I spoke earlier about bilingualism and the court challenges program. Consider for example the New Brunswick woman who could not be served in French by the RCMP and who was able to defend her rights thanks to a court decision and the court challenges program. Let us imagine this woman's situation if, in addition to not being able to access services in her language in New Brunswick, she also had to deal with a judicial system that did not allow her access to justice in her language. That would be ridiculous. That really is the direction being taken by the Conservatives and this is reflected in their actions. Canadian are afraid of their actions. This is one reason why Canadians have many fears about the Conservatives.

Let us now imagine if this woman, in addition to not being served in her language—and the court ruled that she should have been served in her language—did not even have access to judicial services in her language.

It really would be incredible. It would make no sense.

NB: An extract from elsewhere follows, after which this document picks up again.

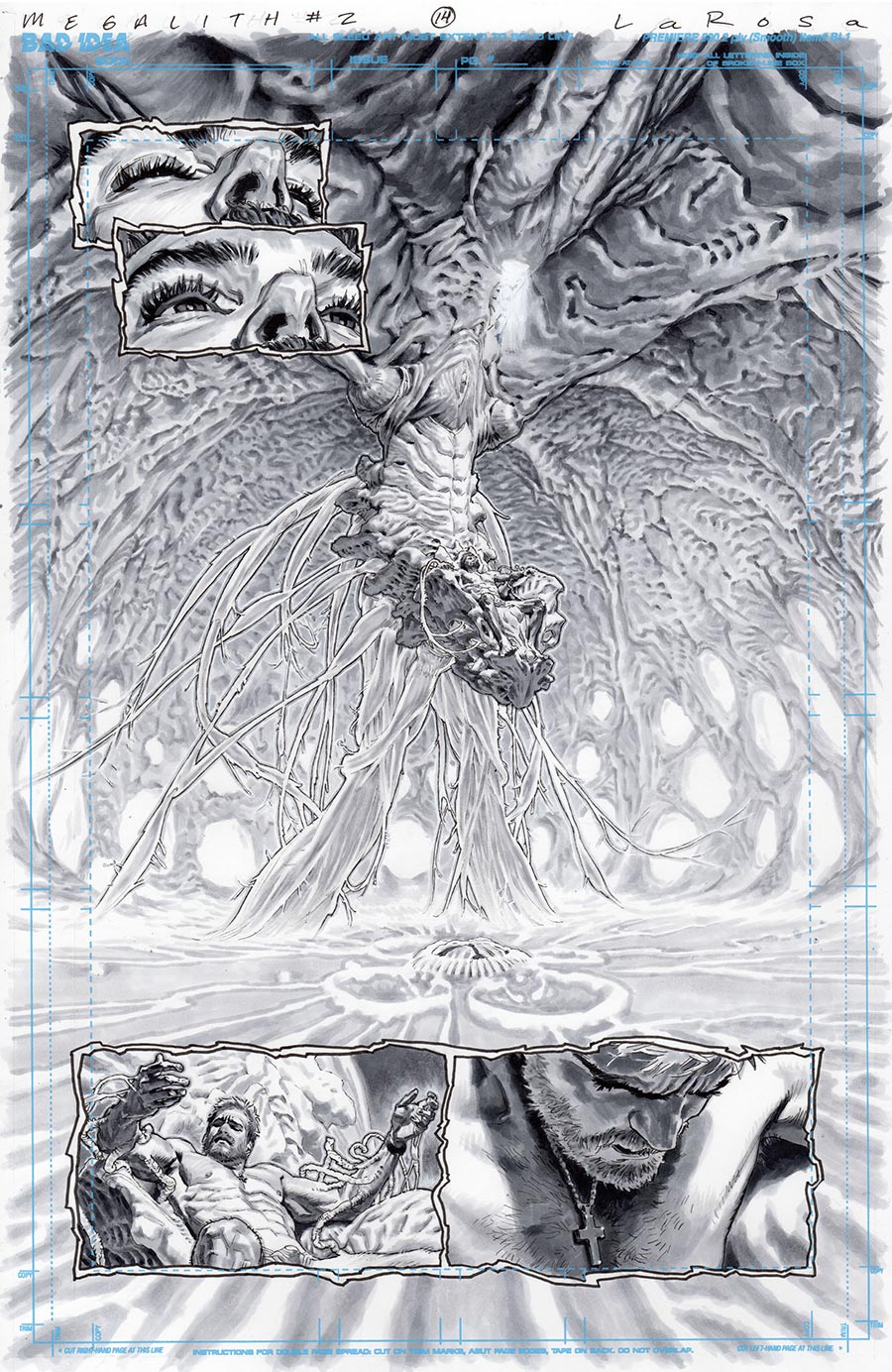 Olympus Saga Megalith #1 Cover Z Variant Lewis LaRosa Original Art Edition 23 Cover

I am convinced that my colleagues on this side of the House agree with me. It would also be interesting if the Conservative government were to acknowledge this. Citizens would have a little more trust in the government. At the very least, one thing is certain. We, the Liberals, rise to keep the Conservatives in check because Canadians have faith in the Liberals. We have established many programs over the years and over the decades. We established the criteria and the rules to ensure that Canadians are treated fairly.

I will go back to the example given a little earlier: the court challenges program. The results of this program speak for themselves. There was the case of Montfort Hospital in the national capital region. This program also made it possible for French-language schools to be opened in some provinces where there are few francophones. And there are other examples.

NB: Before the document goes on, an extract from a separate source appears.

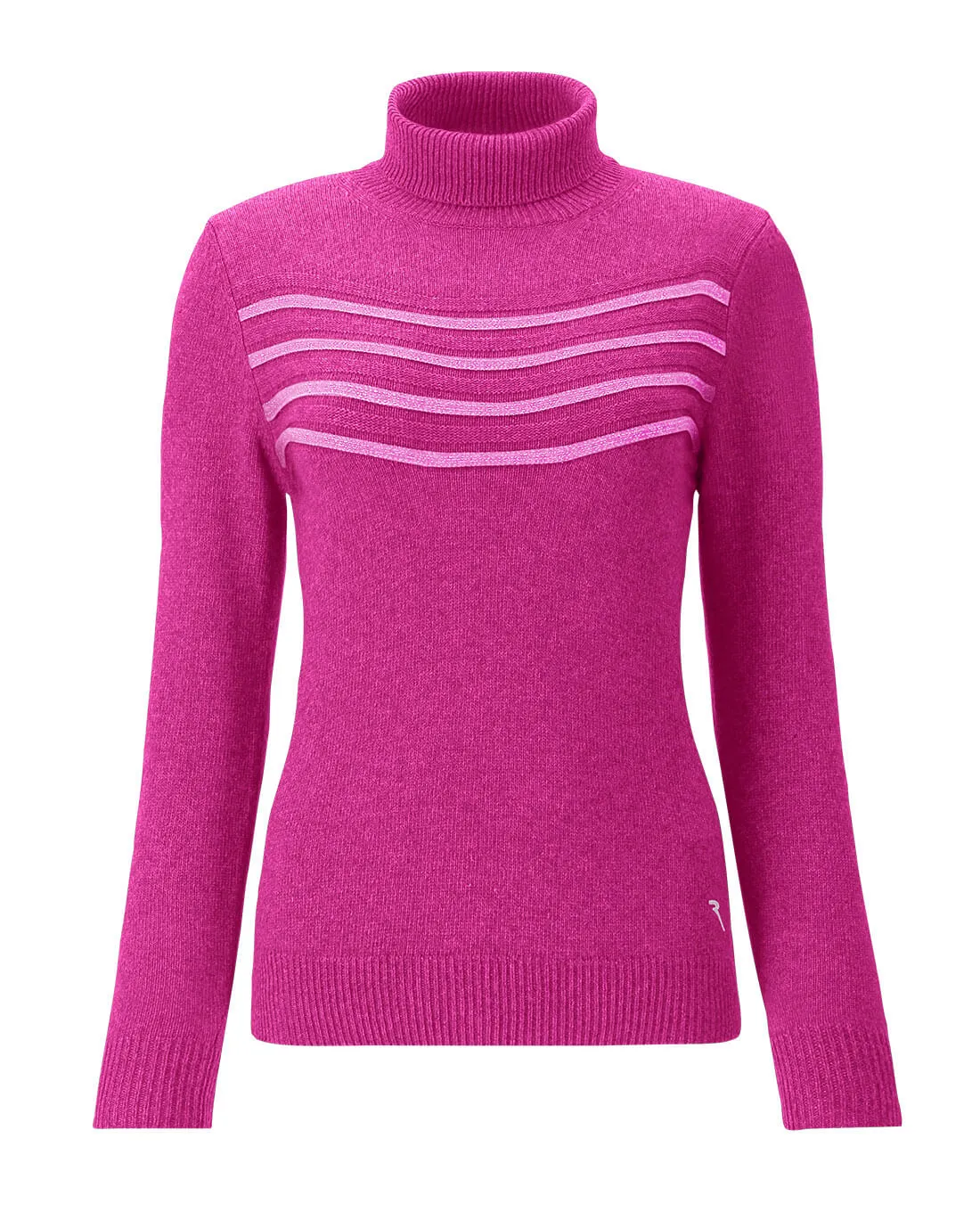 SIZE 12 - CHERVO Nervi Cashmere Roll-neck Jumper Purple Rose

As I was saying earlier, what they say and do are two different things. As we know, the court challenges program was eliminated twice. By what kind of government? Not by the Liberals, but by the Conservatives. For this reason, Canadians trust the Liberals. That is also why Canadians want change. The Conservatives say one thing to the people, the media and the House of Commons and then do another.

At some point, we will take over from the Conservatives. I can guarantee you that the time will come for the Conservatives to face the music. Then the Liberals will ensure that Canadians are treated equitably and that they have equal access to justice. Canadians will not fear their government as is the case today.

Bill C-31 is necessary for increasing the number of judges in the country. However, as one can guess by all the examples I have given, there are many things that can make us fear the worst, that can change the entire face of the judiciary and, in fact, the entire face of the country within a few yeas. The Conservatives do not want to go in a direction of greater fairness. They do not want to ensure that the machinery of government or the judicial system is fairer. They are trying to stack the deck to gain control, to allow their Conservative ideology to prevail instead of allowing fairness and equity to prevail. We talk about equity on many levels: pay equity, equity among peoples. These are magic words all hon. members should keep in mind. When we are fair, everyone wins.

They want to favour certain people. As I was saying earlier, who does the Conservative government just happen to be favouring? As luck would have it, they are favouring senior Conservative Party members within the different provinces. That is quite the coincidence.

Sometimes a person is appointed. One might think that person is possibly the best candidate to be appointed, with the best skills and qualifications. At the second appointment, there begin to be some serious doubts. We start to wonder whether the Conservative way of doing things is just to ensure that the Conservative ideology is spread far and wide. At the third appointment, we have more than just doubts. We wonder what is happening and whether they are in the process of so completely changing the face of Canada that Canadians will no longer recognize themselves.

Bill C-31 is certainly important for increasing the number of judges. Nonetheless, access to justice must prevail above all.